Arrests resulting from the checkpoint included the following charges: Driving while intoxicated, three; alcoholic beverage control violations, three; driving while license revoked, four; no operator's license, five; fail to carry license, three; seat belt violation, one; expired license plate, three; no insurance, one; unauthorized use of motor vehicle, one; misdemeanor possession of marijuana, one; possession with intent to sell/deliver marijuana (felony), one; felony maintain a vehicle, one; child restraint violation, six; inspection violation, three; careless and reckless driving, two; felony elude, two; fail to stop for lights and siren, one; outstanding warrants, three; commercial motor vehicle regulatory violation, two; resist, obstruct and delay, two.
(Thanks again to Jeanne Pruett.)
In recent posts, I’ve talked about how DUI roadblocks were ineffective and were increasingly being abused for such purposes as gathering information on citizens. According to a KCRA-TV news story yesterday from Sacramento, DUI roadblocks are now being used mainly to make money for local government:
KCRA Investigates: DUI Checkpoints
Checkpoints Being Used To Enforce Other Laws
SACRAMENTO, Calif. — For years, DUI checkpoints have proven an effective way to catch drunken drivers and prevent others from getting behind the wheel, but what some police agencies are now using those checkpoints for and who is being targeted is sparking a growing controversy. The concern is that police are not only using the checkpoints as a way to enforce other laws but also as a way to make money — especially since cities such as Sacramento make $70 every time they impound a car at a DUI checkpoint, even if that car’s driver was not suspected of drinking and driving.
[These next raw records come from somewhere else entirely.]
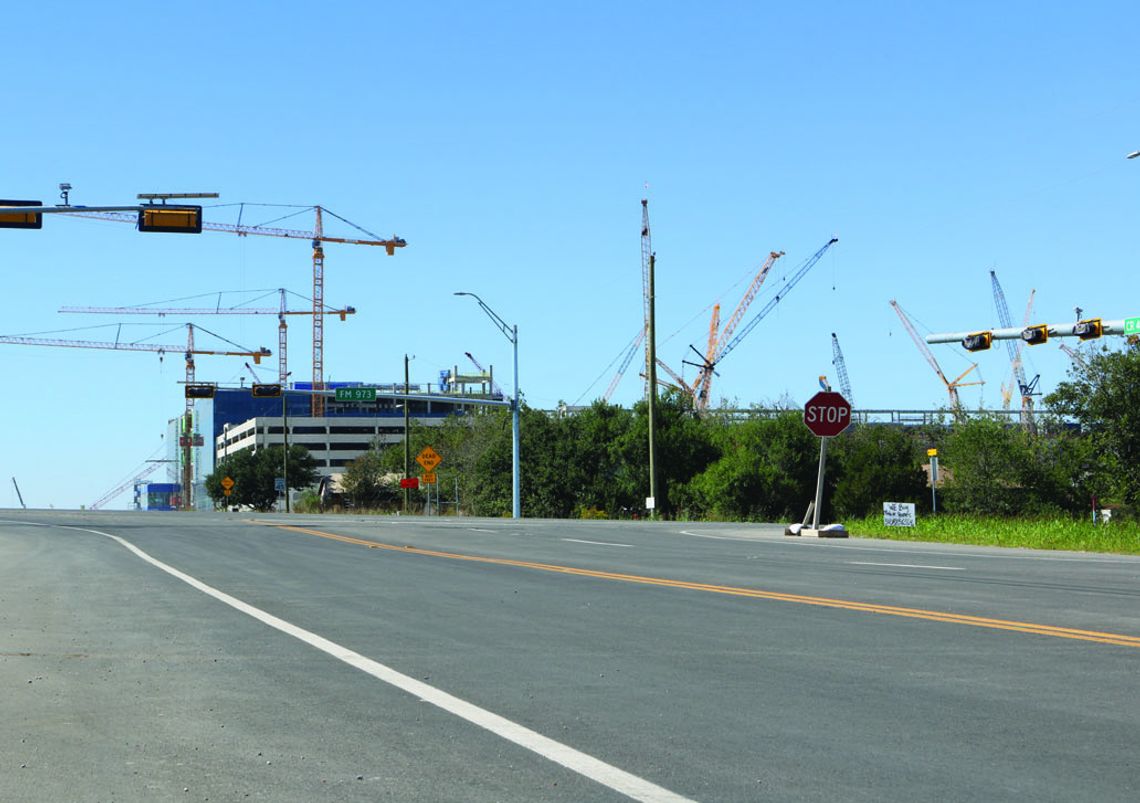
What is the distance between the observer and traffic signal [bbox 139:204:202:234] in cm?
2945

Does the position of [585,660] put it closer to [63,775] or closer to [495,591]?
[63,775]

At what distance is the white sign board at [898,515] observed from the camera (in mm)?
33219

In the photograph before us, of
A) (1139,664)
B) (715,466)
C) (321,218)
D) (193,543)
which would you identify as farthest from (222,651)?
(321,218)

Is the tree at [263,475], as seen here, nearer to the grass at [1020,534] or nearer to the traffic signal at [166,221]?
the traffic signal at [166,221]

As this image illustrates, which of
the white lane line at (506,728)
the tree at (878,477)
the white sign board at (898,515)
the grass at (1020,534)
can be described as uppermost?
the tree at (878,477)

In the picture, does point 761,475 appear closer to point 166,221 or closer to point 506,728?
point 166,221

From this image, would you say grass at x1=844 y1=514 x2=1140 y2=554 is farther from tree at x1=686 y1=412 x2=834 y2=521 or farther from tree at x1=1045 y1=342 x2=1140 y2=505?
tree at x1=686 y1=412 x2=834 y2=521

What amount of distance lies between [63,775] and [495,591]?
980 centimetres

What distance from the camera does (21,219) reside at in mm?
29688

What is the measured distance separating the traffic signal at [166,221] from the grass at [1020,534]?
17.6 meters

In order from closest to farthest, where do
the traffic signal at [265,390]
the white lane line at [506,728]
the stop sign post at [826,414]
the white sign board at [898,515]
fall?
the white lane line at [506,728] < the stop sign post at [826,414] < the white sign board at [898,515] < the traffic signal at [265,390]

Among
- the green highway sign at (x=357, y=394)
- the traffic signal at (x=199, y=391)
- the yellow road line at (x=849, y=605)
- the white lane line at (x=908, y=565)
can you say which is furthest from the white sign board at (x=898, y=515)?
the traffic signal at (x=199, y=391)

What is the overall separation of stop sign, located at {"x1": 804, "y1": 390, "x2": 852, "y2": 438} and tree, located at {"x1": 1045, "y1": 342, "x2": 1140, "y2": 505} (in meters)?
23.6

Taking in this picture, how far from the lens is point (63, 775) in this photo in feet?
20.8
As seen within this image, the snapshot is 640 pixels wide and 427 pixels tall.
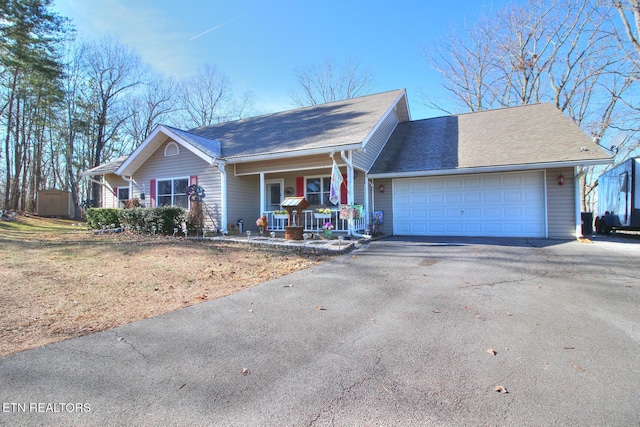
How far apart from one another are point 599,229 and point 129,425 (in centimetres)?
1803

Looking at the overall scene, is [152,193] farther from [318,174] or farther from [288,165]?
[318,174]

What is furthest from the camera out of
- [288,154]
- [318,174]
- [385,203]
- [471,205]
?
[318,174]

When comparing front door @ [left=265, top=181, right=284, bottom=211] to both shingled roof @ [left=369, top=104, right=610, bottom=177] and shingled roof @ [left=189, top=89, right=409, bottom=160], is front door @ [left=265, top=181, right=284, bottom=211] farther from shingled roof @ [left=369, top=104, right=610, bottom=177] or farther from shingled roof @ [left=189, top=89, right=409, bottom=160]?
shingled roof @ [left=369, top=104, right=610, bottom=177]

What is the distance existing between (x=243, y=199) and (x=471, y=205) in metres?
8.74

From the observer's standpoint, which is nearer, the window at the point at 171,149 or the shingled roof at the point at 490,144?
the shingled roof at the point at 490,144

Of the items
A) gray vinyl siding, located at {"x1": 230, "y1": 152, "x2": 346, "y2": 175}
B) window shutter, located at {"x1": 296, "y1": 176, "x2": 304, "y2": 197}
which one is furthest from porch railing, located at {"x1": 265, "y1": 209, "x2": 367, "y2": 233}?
gray vinyl siding, located at {"x1": 230, "y1": 152, "x2": 346, "y2": 175}

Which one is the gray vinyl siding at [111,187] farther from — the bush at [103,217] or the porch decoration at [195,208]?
the porch decoration at [195,208]

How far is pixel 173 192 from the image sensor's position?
13562 millimetres

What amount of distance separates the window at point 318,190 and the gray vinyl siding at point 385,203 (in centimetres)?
190

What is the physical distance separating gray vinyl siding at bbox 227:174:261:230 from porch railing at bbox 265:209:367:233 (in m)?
1.15

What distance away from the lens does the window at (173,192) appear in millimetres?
13328

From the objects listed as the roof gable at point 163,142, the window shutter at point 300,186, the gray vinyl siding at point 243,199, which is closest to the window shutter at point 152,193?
the roof gable at point 163,142

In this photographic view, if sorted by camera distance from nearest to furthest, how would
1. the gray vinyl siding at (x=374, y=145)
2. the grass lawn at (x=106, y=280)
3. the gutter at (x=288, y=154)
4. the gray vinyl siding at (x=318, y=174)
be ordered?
the grass lawn at (x=106, y=280) < the gutter at (x=288, y=154) < the gray vinyl siding at (x=374, y=145) < the gray vinyl siding at (x=318, y=174)

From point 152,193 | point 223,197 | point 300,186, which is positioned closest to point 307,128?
point 300,186
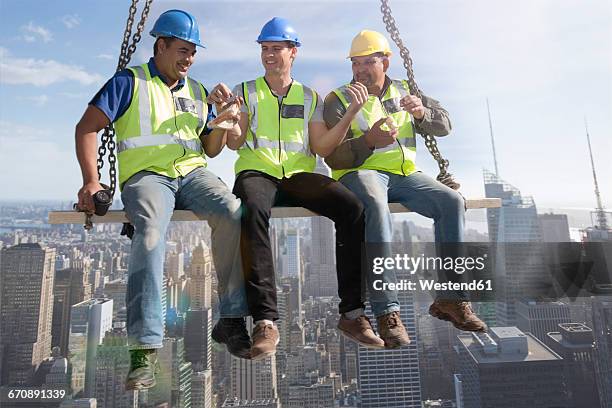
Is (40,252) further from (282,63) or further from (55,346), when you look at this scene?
(282,63)

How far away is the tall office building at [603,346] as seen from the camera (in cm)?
2872

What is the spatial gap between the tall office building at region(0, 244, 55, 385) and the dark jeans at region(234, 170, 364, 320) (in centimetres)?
2615

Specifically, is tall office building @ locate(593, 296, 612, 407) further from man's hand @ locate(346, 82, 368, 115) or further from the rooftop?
man's hand @ locate(346, 82, 368, 115)

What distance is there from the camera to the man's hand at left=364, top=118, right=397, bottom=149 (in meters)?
2.91

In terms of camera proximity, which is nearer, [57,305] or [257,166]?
[257,166]

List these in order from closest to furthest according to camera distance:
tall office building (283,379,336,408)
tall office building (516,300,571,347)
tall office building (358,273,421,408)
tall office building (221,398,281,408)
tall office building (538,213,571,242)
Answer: tall office building (221,398,281,408), tall office building (283,379,336,408), tall office building (358,273,421,408), tall office building (516,300,571,347), tall office building (538,213,571,242)

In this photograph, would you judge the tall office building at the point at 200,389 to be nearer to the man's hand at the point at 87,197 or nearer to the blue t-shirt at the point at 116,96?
the man's hand at the point at 87,197

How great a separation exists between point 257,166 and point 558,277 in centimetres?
364

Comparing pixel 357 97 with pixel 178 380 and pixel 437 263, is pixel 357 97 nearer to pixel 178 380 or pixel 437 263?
pixel 437 263

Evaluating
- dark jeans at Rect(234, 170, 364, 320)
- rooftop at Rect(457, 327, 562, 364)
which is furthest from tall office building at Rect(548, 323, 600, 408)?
dark jeans at Rect(234, 170, 364, 320)

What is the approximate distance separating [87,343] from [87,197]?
26.3 m

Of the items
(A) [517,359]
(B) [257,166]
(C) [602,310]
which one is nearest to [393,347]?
(B) [257,166]

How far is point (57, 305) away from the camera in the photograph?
101ft

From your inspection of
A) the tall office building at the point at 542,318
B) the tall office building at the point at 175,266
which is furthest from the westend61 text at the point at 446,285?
the tall office building at the point at 175,266
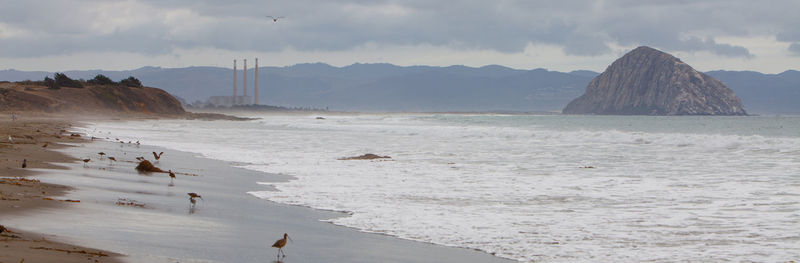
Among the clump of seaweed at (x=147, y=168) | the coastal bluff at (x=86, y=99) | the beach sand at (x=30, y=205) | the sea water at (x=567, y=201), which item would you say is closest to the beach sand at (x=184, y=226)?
the beach sand at (x=30, y=205)

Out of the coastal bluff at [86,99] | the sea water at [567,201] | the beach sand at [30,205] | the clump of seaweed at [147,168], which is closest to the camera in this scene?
the beach sand at [30,205]

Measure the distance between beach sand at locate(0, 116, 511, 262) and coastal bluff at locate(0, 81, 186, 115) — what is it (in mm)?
56959

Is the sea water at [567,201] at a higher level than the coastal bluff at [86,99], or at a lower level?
→ lower

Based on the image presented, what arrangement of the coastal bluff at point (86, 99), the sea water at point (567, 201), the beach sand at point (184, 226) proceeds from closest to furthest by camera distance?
the beach sand at point (184, 226)
the sea water at point (567, 201)
the coastal bluff at point (86, 99)

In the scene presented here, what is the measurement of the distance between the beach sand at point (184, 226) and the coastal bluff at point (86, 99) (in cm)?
5696

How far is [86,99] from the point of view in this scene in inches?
3071

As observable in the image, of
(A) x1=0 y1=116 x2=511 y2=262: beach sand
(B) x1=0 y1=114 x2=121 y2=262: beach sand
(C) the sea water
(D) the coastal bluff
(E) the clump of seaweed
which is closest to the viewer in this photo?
(B) x1=0 y1=114 x2=121 y2=262: beach sand

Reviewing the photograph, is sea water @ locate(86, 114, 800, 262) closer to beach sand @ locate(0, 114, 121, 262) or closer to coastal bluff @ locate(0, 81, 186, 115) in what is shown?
beach sand @ locate(0, 114, 121, 262)

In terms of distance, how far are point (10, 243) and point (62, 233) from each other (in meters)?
1.04

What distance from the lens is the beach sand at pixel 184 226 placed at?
26.4 feet

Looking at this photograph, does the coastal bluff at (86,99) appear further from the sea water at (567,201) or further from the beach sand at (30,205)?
the beach sand at (30,205)

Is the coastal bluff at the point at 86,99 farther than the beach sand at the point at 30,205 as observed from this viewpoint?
Yes

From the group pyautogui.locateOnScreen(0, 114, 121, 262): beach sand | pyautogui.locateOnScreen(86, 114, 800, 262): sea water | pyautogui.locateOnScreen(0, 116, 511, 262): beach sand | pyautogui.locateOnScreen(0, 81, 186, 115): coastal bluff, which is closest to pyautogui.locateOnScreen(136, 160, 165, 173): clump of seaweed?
pyautogui.locateOnScreen(0, 114, 121, 262): beach sand

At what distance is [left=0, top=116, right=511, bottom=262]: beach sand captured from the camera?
26.4ft
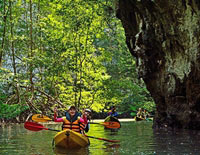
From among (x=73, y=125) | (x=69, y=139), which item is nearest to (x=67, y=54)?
(x=73, y=125)

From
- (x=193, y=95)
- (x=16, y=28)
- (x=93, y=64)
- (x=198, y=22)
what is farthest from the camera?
(x=16, y=28)

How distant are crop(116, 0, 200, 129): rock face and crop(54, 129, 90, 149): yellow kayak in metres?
6.23

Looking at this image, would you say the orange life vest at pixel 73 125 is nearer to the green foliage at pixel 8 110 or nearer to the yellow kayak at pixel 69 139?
the yellow kayak at pixel 69 139

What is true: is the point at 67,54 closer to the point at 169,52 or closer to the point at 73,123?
the point at 169,52

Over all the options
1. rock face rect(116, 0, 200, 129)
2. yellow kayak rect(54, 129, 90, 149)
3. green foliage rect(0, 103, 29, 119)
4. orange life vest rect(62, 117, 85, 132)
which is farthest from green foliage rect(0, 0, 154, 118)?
yellow kayak rect(54, 129, 90, 149)

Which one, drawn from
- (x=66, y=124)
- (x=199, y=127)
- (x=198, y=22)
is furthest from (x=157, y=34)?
(x=66, y=124)

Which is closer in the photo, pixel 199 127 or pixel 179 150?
pixel 179 150

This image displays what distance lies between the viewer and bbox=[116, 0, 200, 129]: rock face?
44.9 ft

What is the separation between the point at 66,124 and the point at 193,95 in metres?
6.51

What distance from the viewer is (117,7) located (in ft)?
58.6

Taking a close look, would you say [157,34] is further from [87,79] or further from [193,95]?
[87,79]

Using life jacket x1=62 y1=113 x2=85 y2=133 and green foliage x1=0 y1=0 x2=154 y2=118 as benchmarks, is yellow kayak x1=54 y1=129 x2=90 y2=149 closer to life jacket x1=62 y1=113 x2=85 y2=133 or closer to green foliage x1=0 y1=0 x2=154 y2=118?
life jacket x1=62 y1=113 x2=85 y2=133

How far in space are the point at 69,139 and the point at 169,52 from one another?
762 centimetres

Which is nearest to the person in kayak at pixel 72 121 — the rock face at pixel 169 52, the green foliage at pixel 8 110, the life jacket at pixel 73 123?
the life jacket at pixel 73 123
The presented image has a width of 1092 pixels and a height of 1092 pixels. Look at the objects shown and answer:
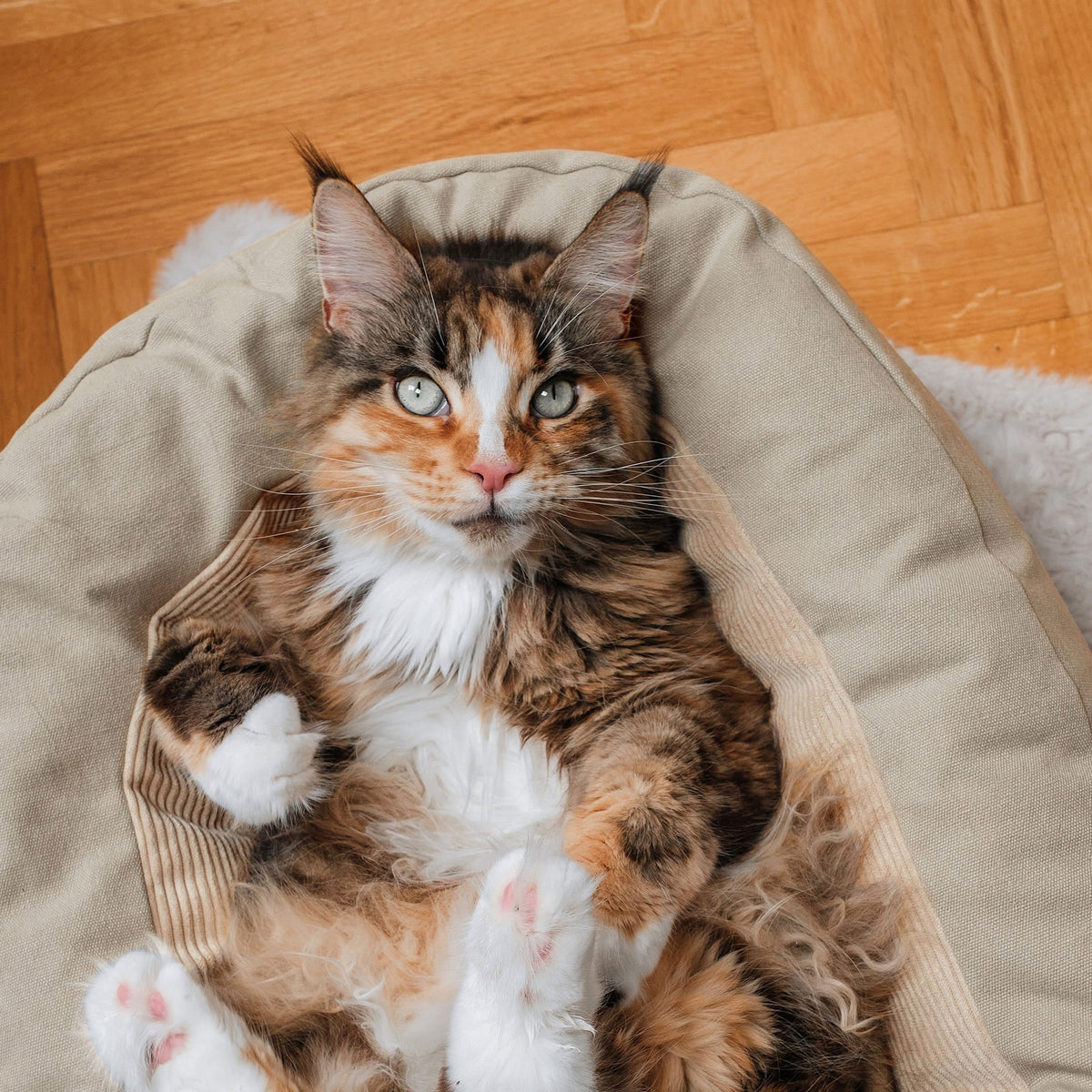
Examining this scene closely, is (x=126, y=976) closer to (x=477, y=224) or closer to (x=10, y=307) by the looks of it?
(x=477, y=224)

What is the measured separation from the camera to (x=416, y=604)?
1.55 meters

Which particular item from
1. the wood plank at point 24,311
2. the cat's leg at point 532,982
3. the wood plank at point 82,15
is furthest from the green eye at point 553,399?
the wood plank at point 82,15

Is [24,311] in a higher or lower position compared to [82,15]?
lower

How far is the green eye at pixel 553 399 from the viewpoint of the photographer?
145cm

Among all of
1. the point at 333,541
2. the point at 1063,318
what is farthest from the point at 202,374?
the point at 1063,318

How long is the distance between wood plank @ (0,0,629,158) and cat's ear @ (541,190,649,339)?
3.12 ft

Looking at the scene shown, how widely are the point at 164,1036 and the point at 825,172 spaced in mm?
1993

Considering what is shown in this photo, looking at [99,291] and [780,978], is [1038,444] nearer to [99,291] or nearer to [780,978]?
[780,978]

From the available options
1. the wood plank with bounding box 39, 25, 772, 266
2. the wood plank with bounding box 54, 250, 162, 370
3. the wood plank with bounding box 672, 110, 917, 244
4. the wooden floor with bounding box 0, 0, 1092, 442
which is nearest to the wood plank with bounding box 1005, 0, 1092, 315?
the wooden floor with bounding box 0, 0, 1092, 442

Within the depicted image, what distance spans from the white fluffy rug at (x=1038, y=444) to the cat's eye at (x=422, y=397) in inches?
41.2

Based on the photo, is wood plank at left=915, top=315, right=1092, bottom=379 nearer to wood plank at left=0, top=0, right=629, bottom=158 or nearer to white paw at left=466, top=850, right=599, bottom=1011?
wood plank at left=0, top=0, right=629, bottom=158

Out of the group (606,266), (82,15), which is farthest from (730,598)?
(82,15)

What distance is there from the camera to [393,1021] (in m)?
1.38

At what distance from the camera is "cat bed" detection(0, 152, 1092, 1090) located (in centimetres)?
140
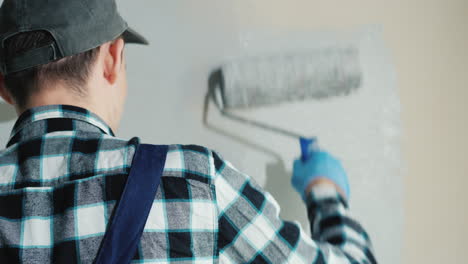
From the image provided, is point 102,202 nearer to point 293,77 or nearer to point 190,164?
point 190,164

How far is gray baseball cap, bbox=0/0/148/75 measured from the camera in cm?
54

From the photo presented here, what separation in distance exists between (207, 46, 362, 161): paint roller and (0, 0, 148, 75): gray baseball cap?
1.24 feet

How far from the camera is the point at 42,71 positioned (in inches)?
21.9

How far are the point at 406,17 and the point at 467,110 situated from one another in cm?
23

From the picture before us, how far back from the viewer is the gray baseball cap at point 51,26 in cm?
54

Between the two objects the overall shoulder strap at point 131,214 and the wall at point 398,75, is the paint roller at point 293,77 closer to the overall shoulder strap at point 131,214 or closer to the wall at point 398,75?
the wall at point 398,75

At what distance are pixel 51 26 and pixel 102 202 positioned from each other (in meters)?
0.22

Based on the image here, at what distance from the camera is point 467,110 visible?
3.10ft

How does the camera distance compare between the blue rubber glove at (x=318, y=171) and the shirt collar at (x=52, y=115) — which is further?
the blue rubber glove at (x=318, y=171)

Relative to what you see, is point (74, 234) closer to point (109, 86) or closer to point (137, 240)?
point (137, 240)

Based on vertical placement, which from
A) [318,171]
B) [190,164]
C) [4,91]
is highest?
[4,91]

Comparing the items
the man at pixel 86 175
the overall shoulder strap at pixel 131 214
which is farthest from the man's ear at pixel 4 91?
the overall shoulder strap at pixel 131 214

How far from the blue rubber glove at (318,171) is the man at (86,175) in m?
0.25

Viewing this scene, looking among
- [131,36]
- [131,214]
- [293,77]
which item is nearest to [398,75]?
[293,77]
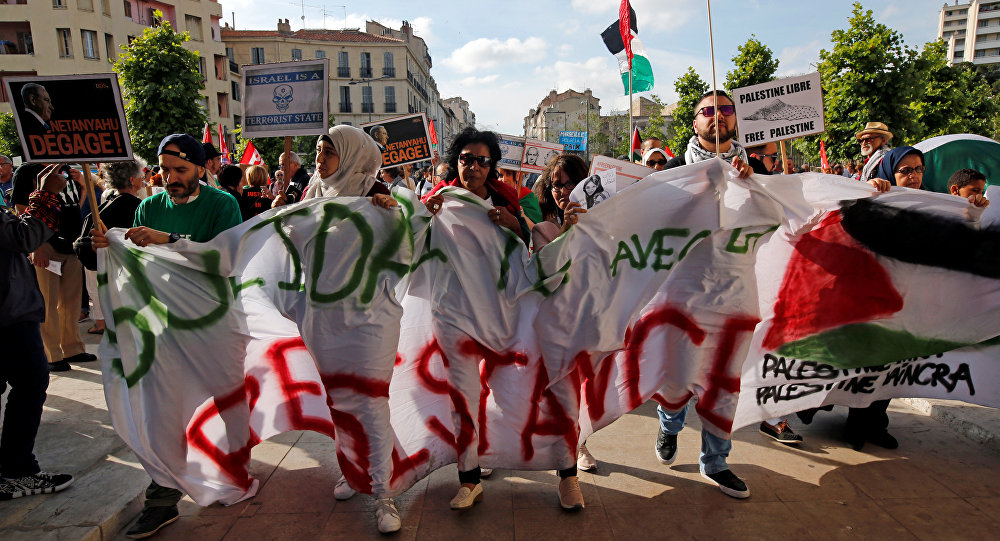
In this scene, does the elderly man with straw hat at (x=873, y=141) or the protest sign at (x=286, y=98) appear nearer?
the protest sign at (x=286, y=98)

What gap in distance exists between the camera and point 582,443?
3.29 m

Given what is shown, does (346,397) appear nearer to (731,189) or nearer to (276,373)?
(276,373)

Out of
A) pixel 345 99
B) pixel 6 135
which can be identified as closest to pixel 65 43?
pixel 6 135

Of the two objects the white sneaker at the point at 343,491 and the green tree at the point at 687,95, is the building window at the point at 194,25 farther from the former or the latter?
the white sneaker at the point at 343,491

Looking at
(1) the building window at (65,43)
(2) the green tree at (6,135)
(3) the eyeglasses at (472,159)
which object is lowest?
(3) the eyeglasses at (472,159)

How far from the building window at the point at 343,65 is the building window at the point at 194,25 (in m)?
16.5

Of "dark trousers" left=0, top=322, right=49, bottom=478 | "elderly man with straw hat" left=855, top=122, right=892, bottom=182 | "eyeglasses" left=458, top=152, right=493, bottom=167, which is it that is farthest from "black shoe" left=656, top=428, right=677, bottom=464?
"dark trousers" left=0, top=322, right=49, bottom=478

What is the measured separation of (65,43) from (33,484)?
36961 millimetres

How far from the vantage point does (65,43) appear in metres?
31.1

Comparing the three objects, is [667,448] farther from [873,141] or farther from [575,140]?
[575,140]

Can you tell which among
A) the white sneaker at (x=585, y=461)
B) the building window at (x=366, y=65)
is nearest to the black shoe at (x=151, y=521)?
the white sneaker at (x=585, y=461)

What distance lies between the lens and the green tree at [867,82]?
14.0 m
Aturo Torres said he was pulled over at a recent DUI checkpoint on Broadway in Sacramento, his pickup truck was impounded and all of his belongings moved to the curb, and yet, Torres said, he had not had a single drop of alcohol to drink that night.
KCRA 3 Investigates found that what happened to Torres is becoming so common that a growing number of lawmakers and immigrant rights groups are up in arms.
At issue is whether police agencies are misusing taxpayer money by using state DUI grant money as an opportunity to crack down on a host of other laws…. "It’s misrepresentation. It’s almost a fraudulent use of resources," state Sen. Gilbert Cedillo, D-Los Angeles, said.
KCRA 3 Investigates found that some DUI checkpoints are becoming so large in scale that they involve dozens of officers cracking down on everything from felonies to driving without a license.
Records show that at the Sacramento Police Department’s last five DUI checkpoints, officers arrested 22 suspected drunken drivers. But they also wrote 315 citations and impounded 259 vehicles belonging to people arrested for driving without a license or driving on a suspended license…. Sacramento’s police chief defends the use of DUI checkpoints beyond the bounds of just cracking down on suspected drunken drivers….
Adding another layer of controversy is that many of those caught in DUI checkpoints are undocumented immigrants. Immigrant rights groups say current law does not allow these people the chance to get a license legally and many can’t afford to pay the $1,000 it takes when police impound their cars for not having a license.
Just a reminder: the United States Supreme Court recognized that DUI roadblocks constituted a stop and search without probable cause, in apparent violation of the Fourth Amendment. However, the Court chose to permit the practice — but only because the intrusion on citizens’ privacy was outweighed by the "grave and legitimate interest in curbing drunken driving".